Work to be completed:
Can you repeat every line from the one containing "In terms of" down to the last line, requests included, shifting each coordinate in the answers by -137?

Information supplied:
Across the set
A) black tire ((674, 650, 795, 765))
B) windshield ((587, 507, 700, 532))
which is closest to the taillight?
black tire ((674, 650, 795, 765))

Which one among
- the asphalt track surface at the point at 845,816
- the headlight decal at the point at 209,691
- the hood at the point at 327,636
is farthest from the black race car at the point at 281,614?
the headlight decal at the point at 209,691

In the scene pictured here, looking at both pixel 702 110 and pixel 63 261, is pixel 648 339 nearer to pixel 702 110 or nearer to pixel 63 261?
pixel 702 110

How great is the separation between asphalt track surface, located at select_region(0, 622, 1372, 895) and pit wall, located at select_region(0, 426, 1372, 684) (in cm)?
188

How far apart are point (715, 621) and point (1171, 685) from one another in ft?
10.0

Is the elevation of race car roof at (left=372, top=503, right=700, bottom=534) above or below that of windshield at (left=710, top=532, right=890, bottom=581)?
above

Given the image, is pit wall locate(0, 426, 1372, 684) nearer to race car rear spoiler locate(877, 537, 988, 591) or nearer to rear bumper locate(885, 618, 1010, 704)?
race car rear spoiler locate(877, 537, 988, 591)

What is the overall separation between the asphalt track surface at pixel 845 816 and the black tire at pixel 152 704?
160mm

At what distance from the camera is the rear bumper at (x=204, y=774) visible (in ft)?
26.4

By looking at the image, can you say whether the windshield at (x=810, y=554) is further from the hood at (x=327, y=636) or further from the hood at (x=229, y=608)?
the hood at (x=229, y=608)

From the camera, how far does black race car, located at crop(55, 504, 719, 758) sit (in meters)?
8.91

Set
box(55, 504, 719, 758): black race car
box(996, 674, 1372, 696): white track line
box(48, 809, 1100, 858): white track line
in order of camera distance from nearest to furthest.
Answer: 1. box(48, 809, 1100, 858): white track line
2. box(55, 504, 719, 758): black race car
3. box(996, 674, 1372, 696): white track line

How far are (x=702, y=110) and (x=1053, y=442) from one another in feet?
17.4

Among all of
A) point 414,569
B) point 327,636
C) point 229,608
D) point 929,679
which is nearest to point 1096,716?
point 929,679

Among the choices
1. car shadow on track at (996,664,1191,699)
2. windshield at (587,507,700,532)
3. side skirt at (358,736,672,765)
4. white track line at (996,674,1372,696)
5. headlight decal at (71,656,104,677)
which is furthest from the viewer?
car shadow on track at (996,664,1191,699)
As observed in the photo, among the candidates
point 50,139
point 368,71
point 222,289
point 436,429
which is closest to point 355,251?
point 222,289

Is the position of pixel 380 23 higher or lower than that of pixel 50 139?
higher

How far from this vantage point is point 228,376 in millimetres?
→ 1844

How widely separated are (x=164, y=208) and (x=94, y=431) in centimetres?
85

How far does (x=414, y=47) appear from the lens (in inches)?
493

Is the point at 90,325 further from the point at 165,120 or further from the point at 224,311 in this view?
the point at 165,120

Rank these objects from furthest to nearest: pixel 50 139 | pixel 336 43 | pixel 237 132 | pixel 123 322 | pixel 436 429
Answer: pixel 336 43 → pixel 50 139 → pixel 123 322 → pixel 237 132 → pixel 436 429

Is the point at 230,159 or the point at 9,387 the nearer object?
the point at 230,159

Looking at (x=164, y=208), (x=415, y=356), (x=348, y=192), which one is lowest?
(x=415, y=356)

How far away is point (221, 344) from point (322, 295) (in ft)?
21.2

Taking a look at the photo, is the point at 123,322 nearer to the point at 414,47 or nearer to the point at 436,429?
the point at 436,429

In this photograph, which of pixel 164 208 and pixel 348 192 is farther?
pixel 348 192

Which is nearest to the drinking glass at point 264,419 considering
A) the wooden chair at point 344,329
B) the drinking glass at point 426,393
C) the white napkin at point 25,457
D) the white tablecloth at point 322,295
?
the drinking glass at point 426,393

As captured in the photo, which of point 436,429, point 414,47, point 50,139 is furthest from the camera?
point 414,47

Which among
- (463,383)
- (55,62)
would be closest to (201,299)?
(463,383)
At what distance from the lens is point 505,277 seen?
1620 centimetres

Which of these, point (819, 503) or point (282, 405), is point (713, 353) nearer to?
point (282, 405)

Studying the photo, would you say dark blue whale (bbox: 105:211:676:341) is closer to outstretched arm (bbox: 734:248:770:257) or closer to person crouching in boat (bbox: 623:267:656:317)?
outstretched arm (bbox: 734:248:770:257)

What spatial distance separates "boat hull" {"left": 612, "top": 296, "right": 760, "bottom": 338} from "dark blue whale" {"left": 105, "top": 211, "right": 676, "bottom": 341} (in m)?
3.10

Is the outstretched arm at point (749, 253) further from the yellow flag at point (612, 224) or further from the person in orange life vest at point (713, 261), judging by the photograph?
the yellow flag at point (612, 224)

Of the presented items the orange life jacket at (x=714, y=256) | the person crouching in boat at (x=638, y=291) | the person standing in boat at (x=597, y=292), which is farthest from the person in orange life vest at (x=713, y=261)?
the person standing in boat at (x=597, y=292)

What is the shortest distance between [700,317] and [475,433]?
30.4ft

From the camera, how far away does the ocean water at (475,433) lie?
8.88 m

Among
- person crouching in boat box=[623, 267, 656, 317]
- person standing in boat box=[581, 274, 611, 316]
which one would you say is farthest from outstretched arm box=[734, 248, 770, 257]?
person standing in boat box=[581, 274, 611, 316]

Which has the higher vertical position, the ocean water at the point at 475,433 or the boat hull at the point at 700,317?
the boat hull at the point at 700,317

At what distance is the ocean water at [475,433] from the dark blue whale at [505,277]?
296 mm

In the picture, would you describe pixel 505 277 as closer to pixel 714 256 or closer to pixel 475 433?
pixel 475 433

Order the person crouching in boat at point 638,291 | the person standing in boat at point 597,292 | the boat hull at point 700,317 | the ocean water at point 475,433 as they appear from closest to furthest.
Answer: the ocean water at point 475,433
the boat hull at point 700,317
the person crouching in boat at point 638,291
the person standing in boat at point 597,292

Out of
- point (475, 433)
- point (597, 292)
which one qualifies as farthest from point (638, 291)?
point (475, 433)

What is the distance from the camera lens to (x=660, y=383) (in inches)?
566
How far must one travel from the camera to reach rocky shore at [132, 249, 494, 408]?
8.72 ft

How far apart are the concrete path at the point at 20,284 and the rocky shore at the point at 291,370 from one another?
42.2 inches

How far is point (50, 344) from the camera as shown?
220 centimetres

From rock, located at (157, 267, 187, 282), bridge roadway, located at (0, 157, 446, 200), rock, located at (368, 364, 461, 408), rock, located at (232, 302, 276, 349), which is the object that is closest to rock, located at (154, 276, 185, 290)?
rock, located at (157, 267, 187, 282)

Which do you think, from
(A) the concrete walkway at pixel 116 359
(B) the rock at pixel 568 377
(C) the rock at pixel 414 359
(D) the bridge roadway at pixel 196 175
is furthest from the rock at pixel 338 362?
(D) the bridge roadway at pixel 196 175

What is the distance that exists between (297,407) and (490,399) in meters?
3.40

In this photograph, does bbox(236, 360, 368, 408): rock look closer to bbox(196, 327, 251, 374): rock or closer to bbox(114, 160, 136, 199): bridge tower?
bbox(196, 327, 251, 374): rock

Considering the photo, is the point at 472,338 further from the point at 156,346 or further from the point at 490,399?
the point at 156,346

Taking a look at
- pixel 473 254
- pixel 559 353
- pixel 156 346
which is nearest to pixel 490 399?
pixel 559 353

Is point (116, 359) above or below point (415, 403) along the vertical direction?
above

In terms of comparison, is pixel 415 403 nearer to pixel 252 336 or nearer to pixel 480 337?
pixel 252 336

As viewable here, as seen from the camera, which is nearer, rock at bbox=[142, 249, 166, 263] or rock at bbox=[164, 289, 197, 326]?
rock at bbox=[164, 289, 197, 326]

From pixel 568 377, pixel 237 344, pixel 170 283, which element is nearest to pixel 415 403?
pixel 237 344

Exercise solution:
In terms of comparison, is pixel 415 403 nearer to pixel 252 336 or nearer to pixel 480 337?
pixel 115 199

As viewable here, as seen from the camera, which is nearer, rock at bbox=[142, 249, 166, 263] or rock at bbox=[164, 289, 197, 326]?
rock at bbox=[27, 152, 60, 189]

From pixel 568 377, pixel 237 344, pixel 170 283, which element is nearest to pixel 415 403?
pixel 100 207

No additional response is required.